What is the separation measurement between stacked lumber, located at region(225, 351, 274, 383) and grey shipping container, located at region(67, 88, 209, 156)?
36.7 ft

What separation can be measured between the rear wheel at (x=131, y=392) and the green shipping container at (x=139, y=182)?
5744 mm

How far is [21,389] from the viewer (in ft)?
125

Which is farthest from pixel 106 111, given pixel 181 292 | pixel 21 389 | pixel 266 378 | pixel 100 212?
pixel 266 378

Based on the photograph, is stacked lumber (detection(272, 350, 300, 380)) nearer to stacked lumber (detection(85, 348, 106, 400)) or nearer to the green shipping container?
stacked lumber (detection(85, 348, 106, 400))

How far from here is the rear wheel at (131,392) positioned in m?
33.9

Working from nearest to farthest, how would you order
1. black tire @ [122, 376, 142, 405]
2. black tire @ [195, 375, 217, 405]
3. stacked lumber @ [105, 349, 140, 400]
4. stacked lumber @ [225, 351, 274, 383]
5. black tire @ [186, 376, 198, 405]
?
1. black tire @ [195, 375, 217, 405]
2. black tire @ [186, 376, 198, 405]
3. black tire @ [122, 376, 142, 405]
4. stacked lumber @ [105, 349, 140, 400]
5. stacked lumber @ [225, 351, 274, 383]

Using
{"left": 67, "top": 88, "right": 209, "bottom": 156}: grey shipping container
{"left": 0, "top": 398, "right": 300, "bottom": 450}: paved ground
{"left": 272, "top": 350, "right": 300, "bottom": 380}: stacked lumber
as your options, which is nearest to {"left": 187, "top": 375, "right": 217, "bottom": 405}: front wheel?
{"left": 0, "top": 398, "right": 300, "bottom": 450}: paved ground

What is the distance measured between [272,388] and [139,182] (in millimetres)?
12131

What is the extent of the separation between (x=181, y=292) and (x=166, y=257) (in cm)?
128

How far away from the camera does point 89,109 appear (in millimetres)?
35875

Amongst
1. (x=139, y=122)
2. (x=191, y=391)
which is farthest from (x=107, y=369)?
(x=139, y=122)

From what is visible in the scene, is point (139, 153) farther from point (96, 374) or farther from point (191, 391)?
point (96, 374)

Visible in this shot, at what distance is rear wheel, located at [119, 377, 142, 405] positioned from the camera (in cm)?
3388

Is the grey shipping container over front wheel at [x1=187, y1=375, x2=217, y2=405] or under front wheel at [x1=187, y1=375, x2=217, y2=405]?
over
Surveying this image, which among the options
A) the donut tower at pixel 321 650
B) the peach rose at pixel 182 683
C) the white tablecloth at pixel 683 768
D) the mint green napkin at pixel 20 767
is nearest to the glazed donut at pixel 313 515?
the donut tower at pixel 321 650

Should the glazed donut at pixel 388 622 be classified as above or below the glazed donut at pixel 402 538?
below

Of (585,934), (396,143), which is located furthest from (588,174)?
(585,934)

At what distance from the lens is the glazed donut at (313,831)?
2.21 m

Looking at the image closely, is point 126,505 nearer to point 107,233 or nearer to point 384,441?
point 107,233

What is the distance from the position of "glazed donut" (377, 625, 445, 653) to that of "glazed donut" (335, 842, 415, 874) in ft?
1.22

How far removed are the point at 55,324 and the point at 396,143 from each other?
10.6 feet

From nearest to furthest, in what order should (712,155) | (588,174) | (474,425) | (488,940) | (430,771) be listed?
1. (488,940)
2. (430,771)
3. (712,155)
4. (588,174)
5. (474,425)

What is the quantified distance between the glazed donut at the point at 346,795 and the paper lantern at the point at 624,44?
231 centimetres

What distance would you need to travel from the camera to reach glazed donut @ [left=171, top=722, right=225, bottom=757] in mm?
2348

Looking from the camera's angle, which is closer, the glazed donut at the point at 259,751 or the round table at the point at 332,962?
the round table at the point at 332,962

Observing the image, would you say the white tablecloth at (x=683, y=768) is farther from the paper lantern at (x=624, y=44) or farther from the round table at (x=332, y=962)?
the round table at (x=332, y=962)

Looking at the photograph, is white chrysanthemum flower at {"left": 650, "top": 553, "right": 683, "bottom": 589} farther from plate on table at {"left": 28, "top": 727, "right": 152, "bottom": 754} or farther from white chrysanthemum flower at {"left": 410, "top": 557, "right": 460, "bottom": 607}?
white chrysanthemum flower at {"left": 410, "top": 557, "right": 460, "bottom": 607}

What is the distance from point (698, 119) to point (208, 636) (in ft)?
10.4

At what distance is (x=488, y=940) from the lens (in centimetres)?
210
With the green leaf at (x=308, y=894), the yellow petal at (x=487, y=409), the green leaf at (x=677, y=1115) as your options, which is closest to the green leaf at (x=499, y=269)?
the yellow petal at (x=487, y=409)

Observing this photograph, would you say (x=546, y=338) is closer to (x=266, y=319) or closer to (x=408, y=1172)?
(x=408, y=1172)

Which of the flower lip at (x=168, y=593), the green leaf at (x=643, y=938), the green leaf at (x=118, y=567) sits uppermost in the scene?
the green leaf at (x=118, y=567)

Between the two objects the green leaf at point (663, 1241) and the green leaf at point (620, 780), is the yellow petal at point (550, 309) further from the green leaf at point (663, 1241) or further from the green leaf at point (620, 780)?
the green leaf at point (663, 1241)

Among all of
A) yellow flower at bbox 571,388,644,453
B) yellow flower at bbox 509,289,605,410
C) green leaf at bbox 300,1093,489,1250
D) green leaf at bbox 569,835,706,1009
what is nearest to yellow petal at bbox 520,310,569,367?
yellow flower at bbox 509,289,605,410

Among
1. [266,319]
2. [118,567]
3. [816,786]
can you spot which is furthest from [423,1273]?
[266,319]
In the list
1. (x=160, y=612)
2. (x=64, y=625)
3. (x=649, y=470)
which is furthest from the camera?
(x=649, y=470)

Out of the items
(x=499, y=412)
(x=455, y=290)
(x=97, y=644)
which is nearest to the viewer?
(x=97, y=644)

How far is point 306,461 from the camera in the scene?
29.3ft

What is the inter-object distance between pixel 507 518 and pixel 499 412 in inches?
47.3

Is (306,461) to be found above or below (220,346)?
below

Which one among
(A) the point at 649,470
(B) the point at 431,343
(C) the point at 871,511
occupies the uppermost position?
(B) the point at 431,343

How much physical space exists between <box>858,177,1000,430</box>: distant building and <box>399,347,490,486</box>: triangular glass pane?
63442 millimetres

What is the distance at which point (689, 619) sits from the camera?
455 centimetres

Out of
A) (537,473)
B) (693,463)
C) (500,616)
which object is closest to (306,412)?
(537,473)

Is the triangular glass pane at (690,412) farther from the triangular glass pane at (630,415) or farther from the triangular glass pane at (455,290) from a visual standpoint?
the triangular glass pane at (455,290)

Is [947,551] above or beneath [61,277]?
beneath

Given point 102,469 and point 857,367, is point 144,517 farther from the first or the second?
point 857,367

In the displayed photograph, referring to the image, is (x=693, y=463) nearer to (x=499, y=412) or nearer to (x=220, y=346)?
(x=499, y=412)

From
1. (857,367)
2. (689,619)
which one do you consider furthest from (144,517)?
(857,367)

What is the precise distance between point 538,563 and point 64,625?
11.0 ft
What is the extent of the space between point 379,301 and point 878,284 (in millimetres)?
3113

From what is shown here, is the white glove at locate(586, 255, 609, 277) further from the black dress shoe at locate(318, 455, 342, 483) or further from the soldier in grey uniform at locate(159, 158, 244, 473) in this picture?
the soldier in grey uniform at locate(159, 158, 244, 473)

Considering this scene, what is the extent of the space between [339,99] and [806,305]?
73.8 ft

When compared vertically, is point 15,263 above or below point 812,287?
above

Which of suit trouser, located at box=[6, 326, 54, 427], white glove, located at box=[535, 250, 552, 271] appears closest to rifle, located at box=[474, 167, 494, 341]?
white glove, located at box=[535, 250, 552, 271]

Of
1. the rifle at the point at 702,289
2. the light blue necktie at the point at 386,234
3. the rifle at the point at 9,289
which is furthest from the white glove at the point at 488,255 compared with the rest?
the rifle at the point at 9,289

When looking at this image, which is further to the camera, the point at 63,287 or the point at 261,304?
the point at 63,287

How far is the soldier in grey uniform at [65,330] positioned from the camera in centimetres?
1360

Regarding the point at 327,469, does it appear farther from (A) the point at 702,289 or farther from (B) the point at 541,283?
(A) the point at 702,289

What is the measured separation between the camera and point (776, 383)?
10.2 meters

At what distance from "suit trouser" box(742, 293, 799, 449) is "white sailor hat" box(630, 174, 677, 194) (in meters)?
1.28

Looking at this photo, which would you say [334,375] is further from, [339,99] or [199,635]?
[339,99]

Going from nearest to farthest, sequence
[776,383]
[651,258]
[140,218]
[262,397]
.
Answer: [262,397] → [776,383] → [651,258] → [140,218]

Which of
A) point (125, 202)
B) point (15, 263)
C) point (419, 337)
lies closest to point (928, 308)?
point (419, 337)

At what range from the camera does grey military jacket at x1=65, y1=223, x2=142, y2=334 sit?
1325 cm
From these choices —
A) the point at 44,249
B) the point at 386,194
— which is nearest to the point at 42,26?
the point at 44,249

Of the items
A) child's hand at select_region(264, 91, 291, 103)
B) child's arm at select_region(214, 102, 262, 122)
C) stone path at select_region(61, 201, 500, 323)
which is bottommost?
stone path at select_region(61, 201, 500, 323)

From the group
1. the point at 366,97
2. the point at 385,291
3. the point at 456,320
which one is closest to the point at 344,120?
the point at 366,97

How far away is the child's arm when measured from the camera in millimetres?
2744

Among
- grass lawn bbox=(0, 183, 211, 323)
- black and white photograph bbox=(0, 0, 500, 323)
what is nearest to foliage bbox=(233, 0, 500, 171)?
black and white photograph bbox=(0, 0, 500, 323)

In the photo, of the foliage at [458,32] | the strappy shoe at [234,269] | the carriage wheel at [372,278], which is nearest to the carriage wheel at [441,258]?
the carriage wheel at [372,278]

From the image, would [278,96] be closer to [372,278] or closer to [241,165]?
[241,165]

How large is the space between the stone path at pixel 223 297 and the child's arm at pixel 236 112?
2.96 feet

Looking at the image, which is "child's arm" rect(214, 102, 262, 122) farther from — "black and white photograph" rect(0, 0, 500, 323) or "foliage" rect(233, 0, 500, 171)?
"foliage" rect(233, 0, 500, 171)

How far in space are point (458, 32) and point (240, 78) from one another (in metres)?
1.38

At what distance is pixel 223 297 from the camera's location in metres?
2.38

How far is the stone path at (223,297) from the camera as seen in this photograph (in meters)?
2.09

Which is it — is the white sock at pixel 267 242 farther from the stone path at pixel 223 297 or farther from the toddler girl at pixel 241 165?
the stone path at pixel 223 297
—————
Task:
Reproduce verbatim the lines from the one containing "Which is it" through the end of the data above.

Task result:
Which is it — is the white sock at pixel 267 242 farther from the stone path at pixel 223 297 or farther from the toddler girl at pixel 241 165?
the stone path at pixel 223 297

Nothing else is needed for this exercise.